Dans l’archipel guadeloupéen, la présence incontrôlée de caprins ensauvagés compromet la survie d’espèces animales uniques et dégrade les écosystèmes. Un programme de régulation est en cours d’élaboration pour tenter d’inverser la tendance.
L’archipel des Saintes, joyau touristique de la Guadeloupe, fait face à un défi écologique majeur. La surpopulation de chèvres retournées à l’état sauvage exerce une pression croissante sur des habitats naturels déjà vulnérables. Ces animaux, autrefois élevés pour la consommation locale, errent désormais en liberté, leur nombre étant estimé à plusieurs centaines sur la seule île de Terre-de-Haut.
Leur impact sur la flore est particulièrement préoccupant. En broutant de manière intensive, elles favorisent la disparition des plantes indigènes au profit d’espèces exotiques envahissantes. Cette modification du couvert végétal entraîne une érosion des sols et dégrade les refuges essentiels à une faune reptilienne exceptionnelle. Plusieurs espèces endémiques, dont des couleuvres et des lézards uniques au monde, voient ainsi leur survie directement menacée.
Cette situation s’inscrit dans un contexte plus large de préservation de la biodiversité insulaire, reconnue comme particulièrement riche et fragile. Les îles concentrent une part significative de la diversité biologique mondiale, mais sont aussi le théâtre d’un nombre disproportionné d’extinctions, souvent liées à l’introduction d’espèces non natives.
Face à cet enjeu, les autorités explorent des solutions pour maîtriser les populations de caprins. L’objectif est de mettre en place une gestion durable, qui pourrait s’inspirer d’initiatives testées ailleurs dans la région.

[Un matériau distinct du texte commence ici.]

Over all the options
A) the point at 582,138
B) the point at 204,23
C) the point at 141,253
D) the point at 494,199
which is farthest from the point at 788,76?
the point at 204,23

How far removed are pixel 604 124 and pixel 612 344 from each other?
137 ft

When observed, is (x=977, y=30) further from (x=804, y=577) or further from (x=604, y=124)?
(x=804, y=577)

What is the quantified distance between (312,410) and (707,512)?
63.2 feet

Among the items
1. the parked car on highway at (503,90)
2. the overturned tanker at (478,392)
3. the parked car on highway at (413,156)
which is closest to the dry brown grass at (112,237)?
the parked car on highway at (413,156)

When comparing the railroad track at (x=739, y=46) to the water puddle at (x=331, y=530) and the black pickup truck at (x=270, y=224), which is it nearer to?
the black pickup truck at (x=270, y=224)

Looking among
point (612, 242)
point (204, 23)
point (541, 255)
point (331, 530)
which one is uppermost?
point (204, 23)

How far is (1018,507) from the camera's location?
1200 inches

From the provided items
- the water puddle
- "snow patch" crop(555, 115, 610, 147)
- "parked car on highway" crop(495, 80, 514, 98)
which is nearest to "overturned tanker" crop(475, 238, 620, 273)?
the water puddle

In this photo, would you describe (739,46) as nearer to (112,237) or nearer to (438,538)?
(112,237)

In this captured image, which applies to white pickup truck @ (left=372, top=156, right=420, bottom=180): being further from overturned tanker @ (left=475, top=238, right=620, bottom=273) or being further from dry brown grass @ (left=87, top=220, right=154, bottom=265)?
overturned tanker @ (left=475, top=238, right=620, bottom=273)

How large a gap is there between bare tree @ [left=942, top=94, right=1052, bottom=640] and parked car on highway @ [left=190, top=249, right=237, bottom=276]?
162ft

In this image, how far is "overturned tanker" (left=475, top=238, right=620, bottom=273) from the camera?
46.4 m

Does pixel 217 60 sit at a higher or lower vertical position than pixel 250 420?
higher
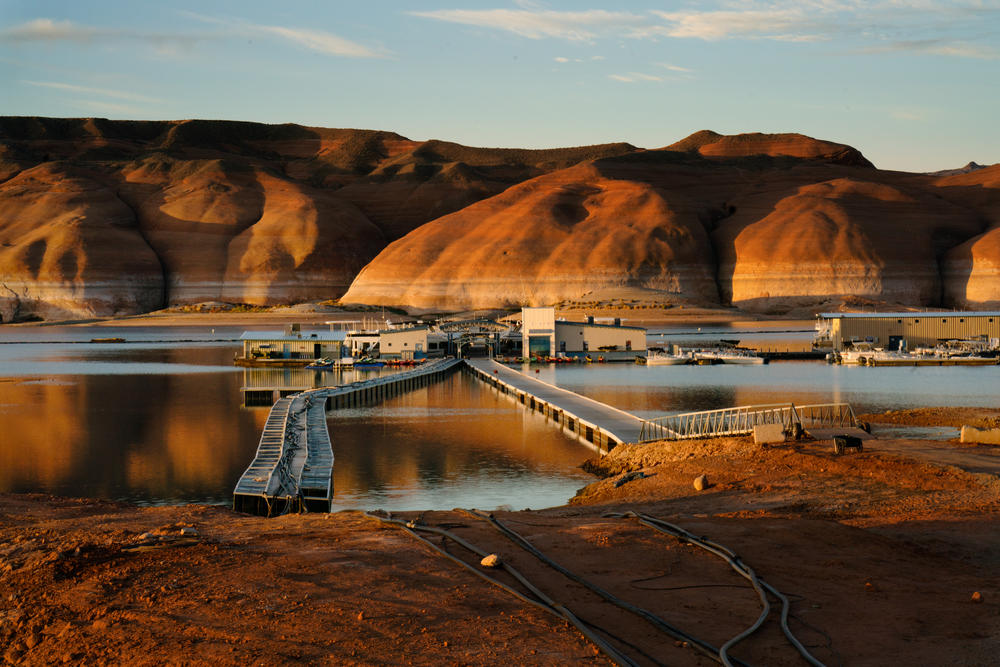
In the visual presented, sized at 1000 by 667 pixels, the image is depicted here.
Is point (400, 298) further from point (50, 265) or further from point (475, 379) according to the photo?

L’idée consiste à capturer les animaux, à les regrouper dans des zones dédiées, puis à les réintégrer dans un circuit de valorisation, sous réserve de contrôles sanitaires stricts.
Les élus locaux travaillent à l’élaboration d’un cadre réglementaire et urbanistique adapté, prévoyant notamment des espaces de pâturage clairement identifiés. Cette approche vise à concilier la nécessaire protection du patrimoine naturel avec la réalité socio-économique du territoire. La question se double d’une nouvelle préoccupation, avec l’apparition récente de troupeaux de moutons également en situation de divagation, soulignant l’urgence d’une action coordonnée.